Sunderland Manufacturing General Counsel Jordan Powers drummed nails on her cherry wood desk, deep in thought. The sales department had hired a business development professional from a competitor, and the former employer sued the employee.
"Do you want to keep her?" Jason Parks, Sunderland's outside counsel, inquired. Jordan nodded slowly.
"She has years of experience. She exemplifies the qualities that the sales department wants in a leader, and they are really excited about having her on board. They are disappointed that we've had to bench her while this litigation is pending," Jordan said.
"Fortunately for her, the noncompete is subject to Oregon law," Jason said cheerfully.
"What's so great about Oregon law?" Jordan asked.
"In Oregon, the employer must inform the employee that a noncompete is required as a condition of employment in a written offer of employment at least two weeks before the employee's first day of work," Jason declared triumphantly.
"Why is that wonderful?" she questioned. Jason slid a letter across the desk. The employee's offer letter made no mention of the noncompete.
"They didn't tell her about the noncompete until a month after she started work," Jason grinned.
Jordan was still worried. "Until a court ruled on the unenforceability, it would be risky to put her to work as if no agreement existed," she noted. "The former employer could potentially sue for monetary damages and sue Sunderland for tortious interference with the employee's noncompete agreement."
"Unless," he said with a gleam in his eye, "we file a temporary restraining order, or TRO, against the former employer. It's an unusual step since normally it's the former employer who is filing the TRO against the employee, but it can be done."
Courts generally dislike the restraint on trade inherent in noncompete agreements. The treatment of noncompete agreements is state and country specific, so when tackling a noncompete, a critical first step is understanding how the applicable jurisdiction views these agreements. For example:
- Asia-Pacific countries generally disfavor restraints on trade as a matter of public policy. Noncompete agreements for longer than six months are enforced in exceptional circumstances in Hong Kong, whereas they can be enforceable for up to two years in China. Malaysia prohibits noncompete agreements except under very limited statutory exception (e.g., the sale of a business). In Taiwan, adequate consideration constitutes at least 50 percent of the employee's average wage as of the termination date and must be sufficient to support the employee's financial needs during the period of restriction. Generally, if enforced at all, in Asia-Pacific, noncompete agreements must be:
- Reasonable (a fact-specific inquiry);
- Supported by adequate consideration, and,
- Protect a legitimate business interest.

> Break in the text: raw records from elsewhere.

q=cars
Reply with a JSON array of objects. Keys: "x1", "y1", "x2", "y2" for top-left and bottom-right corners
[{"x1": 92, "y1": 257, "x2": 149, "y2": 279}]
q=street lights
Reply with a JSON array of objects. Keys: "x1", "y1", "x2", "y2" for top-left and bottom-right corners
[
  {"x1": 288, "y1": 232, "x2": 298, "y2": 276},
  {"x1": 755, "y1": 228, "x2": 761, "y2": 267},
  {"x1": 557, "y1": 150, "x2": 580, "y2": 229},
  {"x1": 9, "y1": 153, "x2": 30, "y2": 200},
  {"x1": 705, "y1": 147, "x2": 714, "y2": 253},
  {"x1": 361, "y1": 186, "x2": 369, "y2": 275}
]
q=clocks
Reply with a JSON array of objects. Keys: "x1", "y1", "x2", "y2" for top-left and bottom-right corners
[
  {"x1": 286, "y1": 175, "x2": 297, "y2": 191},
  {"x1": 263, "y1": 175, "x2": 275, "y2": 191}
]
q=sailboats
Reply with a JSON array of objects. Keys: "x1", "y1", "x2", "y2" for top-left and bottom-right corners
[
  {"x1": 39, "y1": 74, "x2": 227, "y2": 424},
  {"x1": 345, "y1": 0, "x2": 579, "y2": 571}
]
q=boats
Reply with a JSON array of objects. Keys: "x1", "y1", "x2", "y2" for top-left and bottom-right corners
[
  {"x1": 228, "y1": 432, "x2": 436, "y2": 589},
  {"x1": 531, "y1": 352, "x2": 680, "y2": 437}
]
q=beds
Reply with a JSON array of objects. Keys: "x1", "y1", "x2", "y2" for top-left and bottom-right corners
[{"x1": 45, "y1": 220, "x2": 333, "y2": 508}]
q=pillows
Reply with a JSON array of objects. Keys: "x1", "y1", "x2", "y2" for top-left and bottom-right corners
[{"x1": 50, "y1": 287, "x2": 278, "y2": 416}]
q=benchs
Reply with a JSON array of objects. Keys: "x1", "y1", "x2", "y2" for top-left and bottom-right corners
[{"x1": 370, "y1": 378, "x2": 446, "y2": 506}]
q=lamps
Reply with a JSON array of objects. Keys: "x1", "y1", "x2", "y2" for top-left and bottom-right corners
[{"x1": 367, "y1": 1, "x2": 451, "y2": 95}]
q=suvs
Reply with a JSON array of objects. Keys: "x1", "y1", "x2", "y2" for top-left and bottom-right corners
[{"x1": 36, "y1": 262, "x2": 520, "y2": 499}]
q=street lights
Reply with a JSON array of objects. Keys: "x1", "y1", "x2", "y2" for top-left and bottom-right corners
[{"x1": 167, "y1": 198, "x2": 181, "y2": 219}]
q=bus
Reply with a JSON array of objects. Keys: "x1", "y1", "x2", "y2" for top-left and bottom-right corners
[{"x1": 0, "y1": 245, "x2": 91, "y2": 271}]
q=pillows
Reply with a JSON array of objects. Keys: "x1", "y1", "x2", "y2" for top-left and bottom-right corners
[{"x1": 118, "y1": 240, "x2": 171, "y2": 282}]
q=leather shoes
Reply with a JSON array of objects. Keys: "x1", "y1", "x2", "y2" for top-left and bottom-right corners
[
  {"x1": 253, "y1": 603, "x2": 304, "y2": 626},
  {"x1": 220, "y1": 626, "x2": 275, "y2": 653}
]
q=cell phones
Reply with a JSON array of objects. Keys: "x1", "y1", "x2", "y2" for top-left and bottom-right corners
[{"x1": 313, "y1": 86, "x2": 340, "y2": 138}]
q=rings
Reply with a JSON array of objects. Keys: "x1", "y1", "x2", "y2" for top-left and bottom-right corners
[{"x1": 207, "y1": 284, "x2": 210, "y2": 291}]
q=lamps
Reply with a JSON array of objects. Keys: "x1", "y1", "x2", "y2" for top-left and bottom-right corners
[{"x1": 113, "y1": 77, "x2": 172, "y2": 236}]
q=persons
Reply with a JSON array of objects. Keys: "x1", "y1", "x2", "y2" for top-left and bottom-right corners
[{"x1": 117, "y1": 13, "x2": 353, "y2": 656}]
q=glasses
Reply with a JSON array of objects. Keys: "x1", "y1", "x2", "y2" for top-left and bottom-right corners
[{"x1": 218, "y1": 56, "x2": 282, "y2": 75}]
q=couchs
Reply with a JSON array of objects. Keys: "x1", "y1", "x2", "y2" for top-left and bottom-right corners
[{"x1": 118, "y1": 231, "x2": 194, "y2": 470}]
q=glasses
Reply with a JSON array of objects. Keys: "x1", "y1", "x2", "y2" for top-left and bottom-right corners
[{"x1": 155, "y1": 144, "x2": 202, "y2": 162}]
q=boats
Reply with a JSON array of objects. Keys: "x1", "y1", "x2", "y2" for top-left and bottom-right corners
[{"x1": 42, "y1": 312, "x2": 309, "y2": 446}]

- Most states in the United States permit noncompete agreements. These agreements are void in California, North Dakota, and Oklahoma. Idaho, Massachusetts, Minnesota, Oregon, and Utah, and have more restrictive requirements than most other states;
- European countries are more restrictive than the United States, and significantly limit the enforcement of noncompete agreements. Many countries require independent consideration. For example, Belgium requires consideration to be half the employees gross wage, and Germany requires consideration to be at least half the employee's total compensation (including benefits).

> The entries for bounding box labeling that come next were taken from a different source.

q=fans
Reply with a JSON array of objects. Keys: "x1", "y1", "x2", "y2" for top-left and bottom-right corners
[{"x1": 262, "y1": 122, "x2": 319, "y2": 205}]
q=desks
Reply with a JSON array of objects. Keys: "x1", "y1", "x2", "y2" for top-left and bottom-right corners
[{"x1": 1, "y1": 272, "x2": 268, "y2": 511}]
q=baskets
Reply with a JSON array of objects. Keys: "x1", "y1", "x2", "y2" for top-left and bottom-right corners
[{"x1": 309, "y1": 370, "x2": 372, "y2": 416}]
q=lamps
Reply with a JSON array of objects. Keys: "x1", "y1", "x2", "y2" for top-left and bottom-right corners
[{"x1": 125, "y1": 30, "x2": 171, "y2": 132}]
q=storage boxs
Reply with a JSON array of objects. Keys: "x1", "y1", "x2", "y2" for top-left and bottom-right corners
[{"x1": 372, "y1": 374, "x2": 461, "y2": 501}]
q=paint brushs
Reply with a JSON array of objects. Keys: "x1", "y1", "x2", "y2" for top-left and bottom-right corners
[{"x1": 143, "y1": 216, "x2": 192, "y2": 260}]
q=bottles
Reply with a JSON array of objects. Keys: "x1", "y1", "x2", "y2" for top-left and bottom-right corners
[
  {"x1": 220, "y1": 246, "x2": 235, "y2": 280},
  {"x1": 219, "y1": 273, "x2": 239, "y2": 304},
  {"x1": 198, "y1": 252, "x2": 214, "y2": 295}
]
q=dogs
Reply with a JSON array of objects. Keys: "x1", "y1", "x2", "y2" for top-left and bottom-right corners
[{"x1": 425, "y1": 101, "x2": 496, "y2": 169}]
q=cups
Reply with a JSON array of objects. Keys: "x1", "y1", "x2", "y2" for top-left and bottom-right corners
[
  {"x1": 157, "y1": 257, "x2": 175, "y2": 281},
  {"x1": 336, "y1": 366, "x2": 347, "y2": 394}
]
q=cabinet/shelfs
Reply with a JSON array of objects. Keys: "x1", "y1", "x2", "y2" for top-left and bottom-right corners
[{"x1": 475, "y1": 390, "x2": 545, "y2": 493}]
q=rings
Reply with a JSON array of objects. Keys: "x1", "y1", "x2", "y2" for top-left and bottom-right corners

- In some countries in Africa and the Middle East, noncompete agreements can be signed upon the employee's departure from the company. Nigeria begins with a presumption that noncompete agreements are prima facie unenforceable, and enforceability becomes a hill for the employer to climb. Common law governs noncompete agreements in Uganda, and such restrictions must be reasonable in respect to the interests of parties and the interest of the public. Although the United Arab Emirates (UAE) recognizes noncompete provisions, they are difficult to enforce and no injunctive relief is afforded.

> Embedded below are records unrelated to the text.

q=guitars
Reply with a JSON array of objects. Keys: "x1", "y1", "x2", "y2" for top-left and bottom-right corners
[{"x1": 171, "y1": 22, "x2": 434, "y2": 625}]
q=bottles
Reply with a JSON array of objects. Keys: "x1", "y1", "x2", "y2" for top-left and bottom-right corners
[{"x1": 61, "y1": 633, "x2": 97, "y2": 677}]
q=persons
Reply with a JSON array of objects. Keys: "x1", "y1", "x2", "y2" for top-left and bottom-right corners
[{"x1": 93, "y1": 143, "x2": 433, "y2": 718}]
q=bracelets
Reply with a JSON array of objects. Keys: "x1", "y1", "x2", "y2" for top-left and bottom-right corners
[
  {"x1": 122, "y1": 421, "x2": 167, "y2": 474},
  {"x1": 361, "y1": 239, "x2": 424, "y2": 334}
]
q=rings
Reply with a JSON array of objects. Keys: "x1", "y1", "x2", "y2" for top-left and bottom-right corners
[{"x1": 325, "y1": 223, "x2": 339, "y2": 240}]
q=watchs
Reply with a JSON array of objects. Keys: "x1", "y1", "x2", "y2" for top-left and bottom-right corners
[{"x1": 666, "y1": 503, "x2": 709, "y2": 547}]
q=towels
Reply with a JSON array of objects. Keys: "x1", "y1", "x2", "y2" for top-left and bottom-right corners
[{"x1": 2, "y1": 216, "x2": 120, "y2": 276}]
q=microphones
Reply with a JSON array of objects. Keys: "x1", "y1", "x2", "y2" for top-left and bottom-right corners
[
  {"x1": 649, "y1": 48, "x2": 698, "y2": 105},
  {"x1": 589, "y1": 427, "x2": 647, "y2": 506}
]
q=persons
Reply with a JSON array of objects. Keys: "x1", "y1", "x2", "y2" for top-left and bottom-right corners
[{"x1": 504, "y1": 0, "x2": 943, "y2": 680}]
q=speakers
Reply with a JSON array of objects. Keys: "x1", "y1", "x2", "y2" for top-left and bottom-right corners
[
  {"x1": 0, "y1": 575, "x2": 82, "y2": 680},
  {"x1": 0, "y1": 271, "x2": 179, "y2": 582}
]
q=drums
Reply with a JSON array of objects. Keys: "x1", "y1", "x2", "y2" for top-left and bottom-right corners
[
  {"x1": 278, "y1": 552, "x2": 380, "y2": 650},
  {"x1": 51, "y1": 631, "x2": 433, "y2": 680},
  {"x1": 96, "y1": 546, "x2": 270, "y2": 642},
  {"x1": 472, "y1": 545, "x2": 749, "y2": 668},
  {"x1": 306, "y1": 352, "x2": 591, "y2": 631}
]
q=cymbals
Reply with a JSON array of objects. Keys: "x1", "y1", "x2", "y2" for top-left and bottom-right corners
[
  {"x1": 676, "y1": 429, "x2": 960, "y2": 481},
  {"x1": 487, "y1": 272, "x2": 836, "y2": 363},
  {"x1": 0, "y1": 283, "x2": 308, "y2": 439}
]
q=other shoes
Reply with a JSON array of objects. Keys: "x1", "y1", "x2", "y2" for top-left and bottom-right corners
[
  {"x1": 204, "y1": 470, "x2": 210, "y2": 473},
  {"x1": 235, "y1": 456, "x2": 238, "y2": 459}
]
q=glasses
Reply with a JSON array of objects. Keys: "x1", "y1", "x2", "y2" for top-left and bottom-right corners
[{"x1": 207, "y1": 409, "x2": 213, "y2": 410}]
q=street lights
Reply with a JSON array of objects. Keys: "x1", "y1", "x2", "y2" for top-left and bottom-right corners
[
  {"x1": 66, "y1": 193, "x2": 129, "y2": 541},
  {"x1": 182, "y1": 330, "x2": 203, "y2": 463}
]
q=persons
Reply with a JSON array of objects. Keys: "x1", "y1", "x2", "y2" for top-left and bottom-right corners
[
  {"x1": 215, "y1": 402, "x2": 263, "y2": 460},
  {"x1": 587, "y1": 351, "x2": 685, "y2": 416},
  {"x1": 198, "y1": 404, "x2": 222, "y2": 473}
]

In the United States, it is not unusual for a former employer to seek a TRO or preliminary injunction to enjoin an employee now working for a competitor. It is less common for the employee to seek a TRO or injunction against the former employer, but it can be done.
If an employee faces imminent termination from her new employment because of the noncompete or is professionally sidelined or blackballed in ways that cannot be compensable with money damages, then there may be grounds for filing a TRO and seeking an injunction thereafter. Courts typically consider four factors in preliminary injunctions:
- The Movant's likelihood of success on the merits;
- The threat of irreparable harm;
- The balance of harm to the parties; and,
- The public interest: Noncompetes are disfavored as restraints on trade and there is a strong public interest in preserving and fostering business competition, especially regarding a person's right to earn a living.
Even if the TRO is not granted, an early ruling on the validity of the noncompete agreement (as in Sunderland's case, where the noncompete appears invalid) can be instructive and effective in driving the case to resolution. Because a TRO is not dispositive, the most a court may find is that based on the evidence before the court at that point in the case (often scant because discovery may not have commenced), a party has a fair likelihood of success on the merits.
If the case does not improve for the party on the losing end of that initial finding, especially after the employee's deposition or the depositions of key witnesses, the initial ruling can be instrumental in driving the case to early resolution through mediation or partial summary judgment.